#### [Saved data lines]
BEGIN

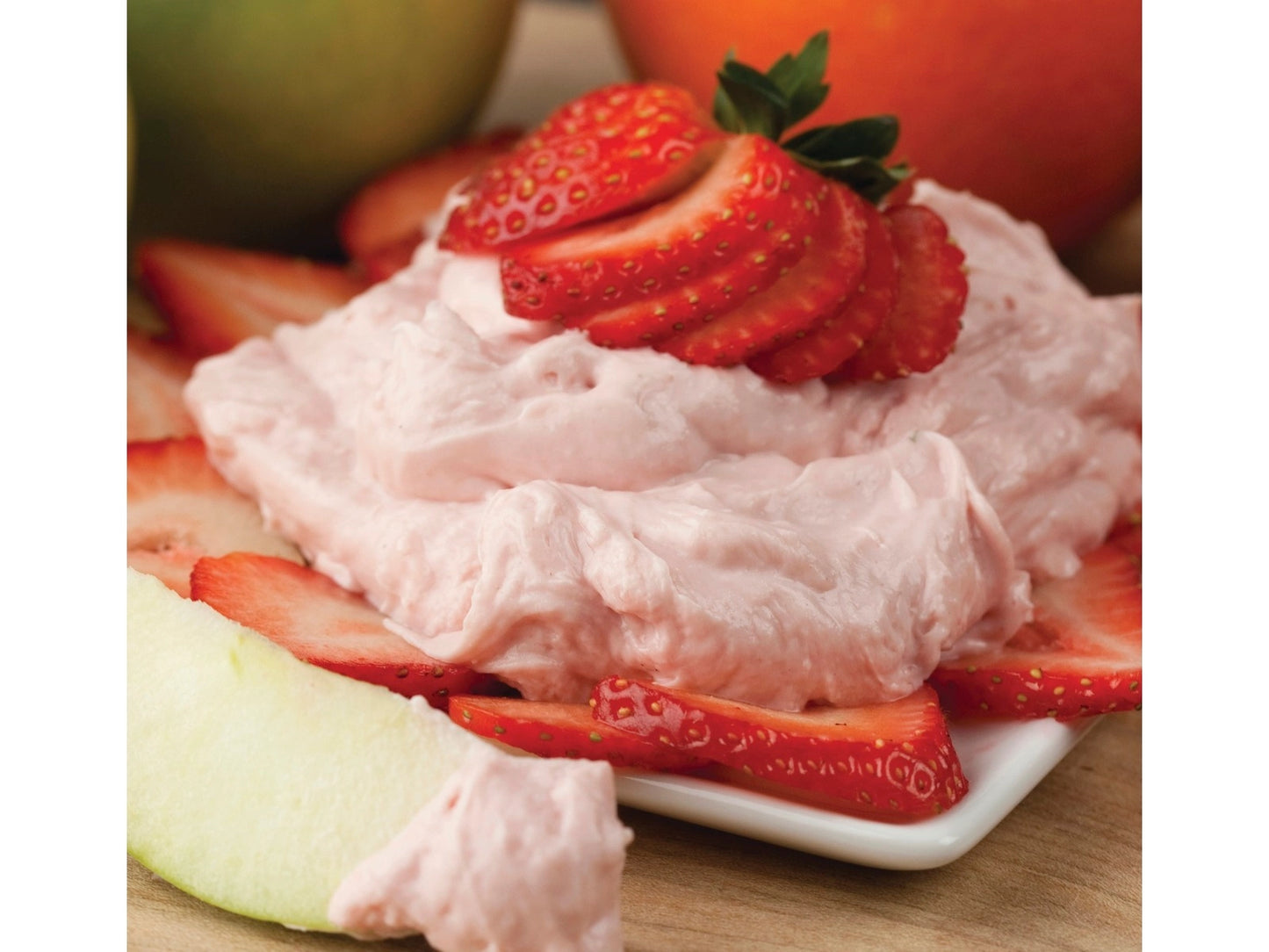 Wild Strawberry Dip Mix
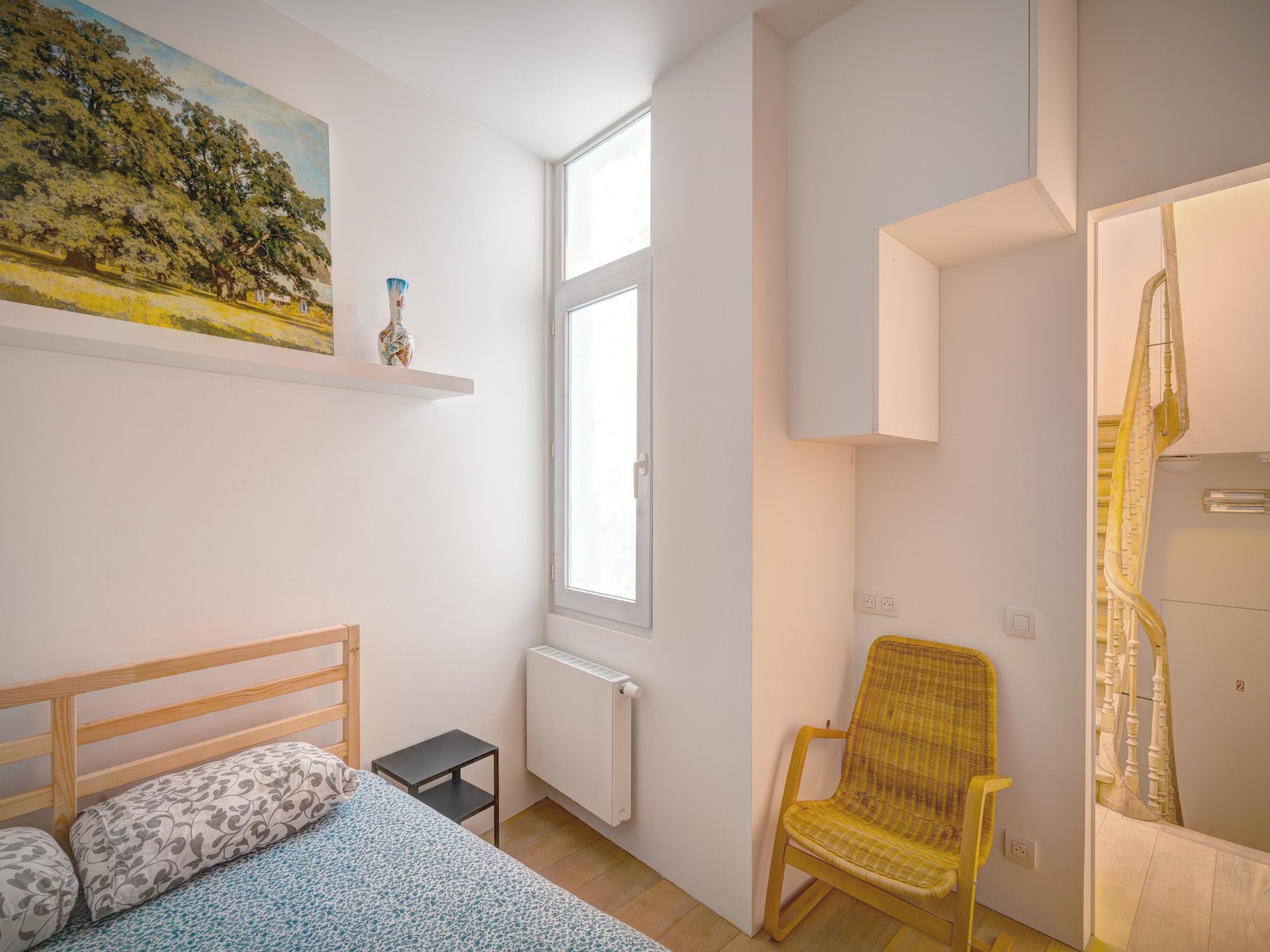 Licht 2-slaapkamerappartement (81m²) in historisch Antwerpen - foto 7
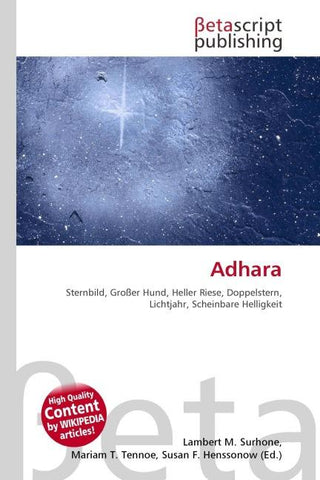 Adhara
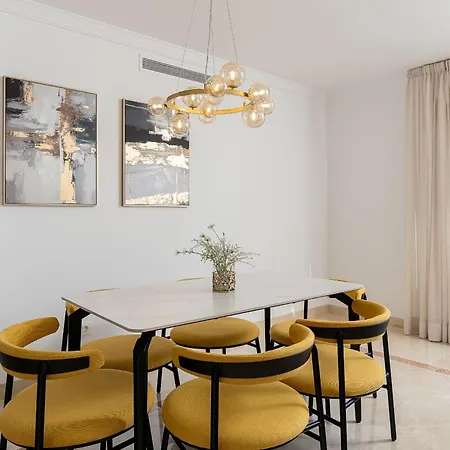 Apartment 3 Beds Penthouse In Paraiso Del Golf 444 *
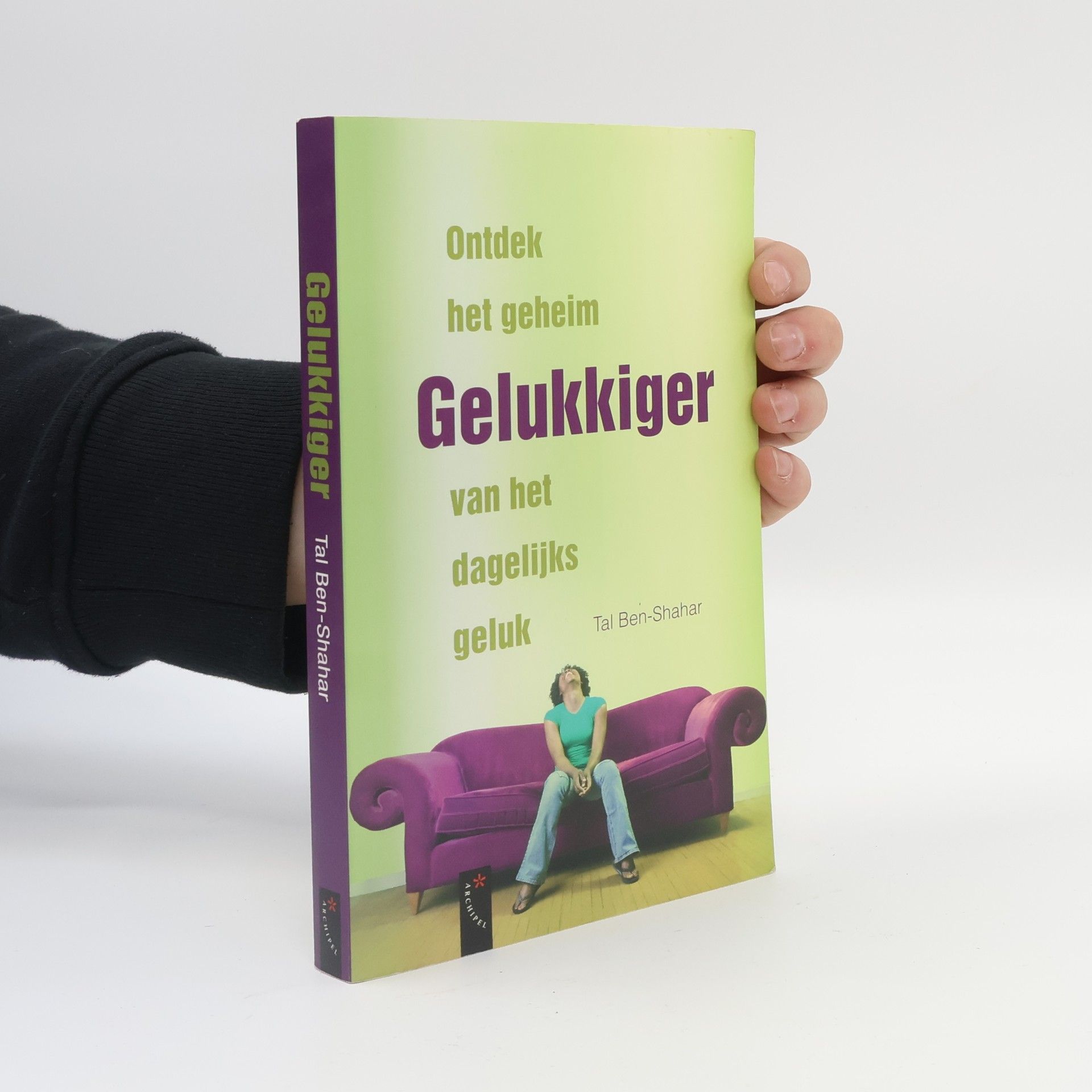 Tal Ben-Shahar Gelukkiger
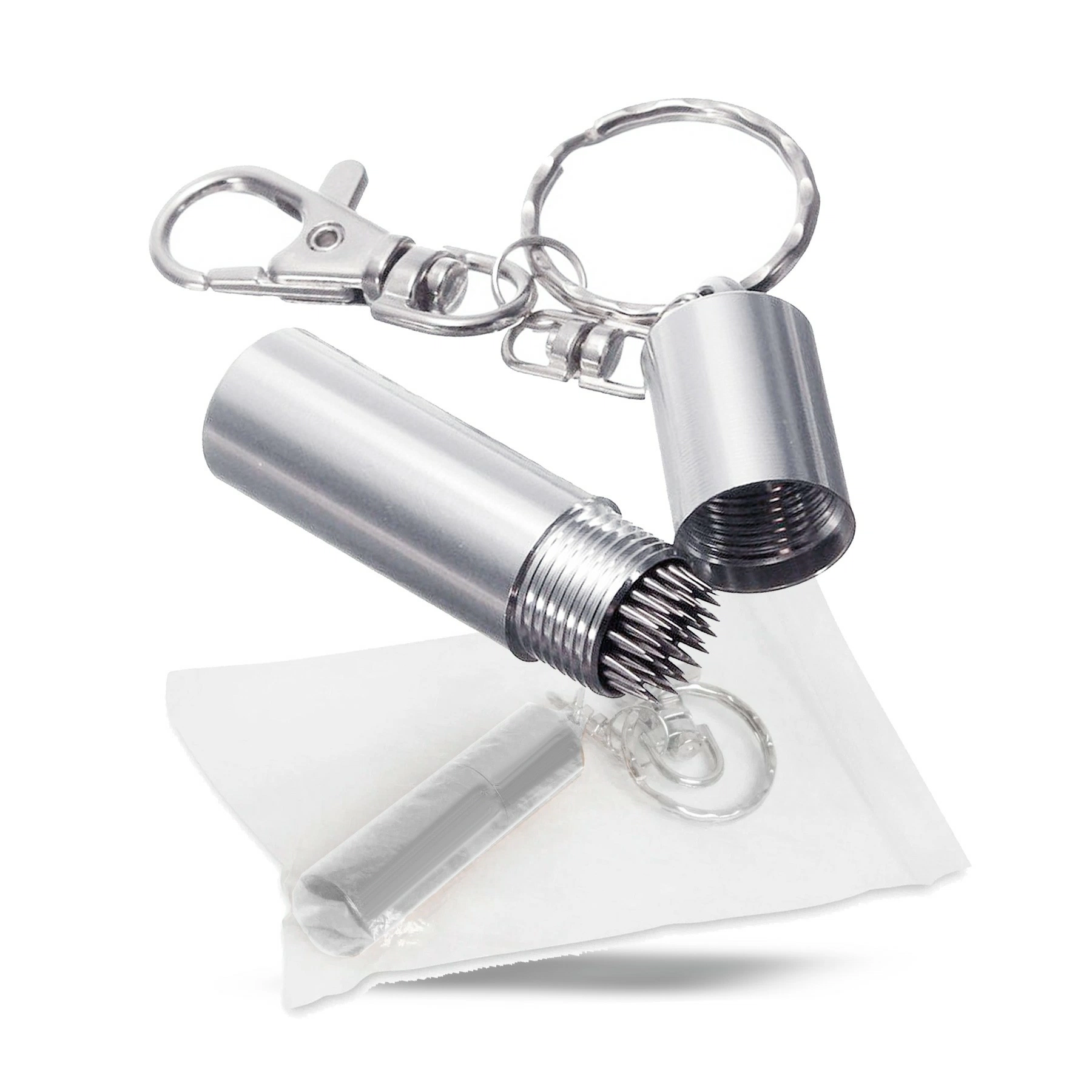 Инструмент-брелок "Tip-pik", для перфорации наклейки 10756 А 3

END

#### [Problem details]
Rename "Penthouse" to "Loft" throughout the lines above, keeping everything else the same, and leave out the pictures.

#### [Problem solution]
 Wild Strawberry Dip Mix
 Licht 2-slaapkamerappartement (81m²) in historisch Antwerpen - foto 7
 Adhara
 Apartment 3 Beds Loft In Paraiso Del Golf 444 *
 Tal Ben-Shahar Gelukkiger
 Инструмент-брелок "Tip-pik", для перфорации наклейки 10756 А 3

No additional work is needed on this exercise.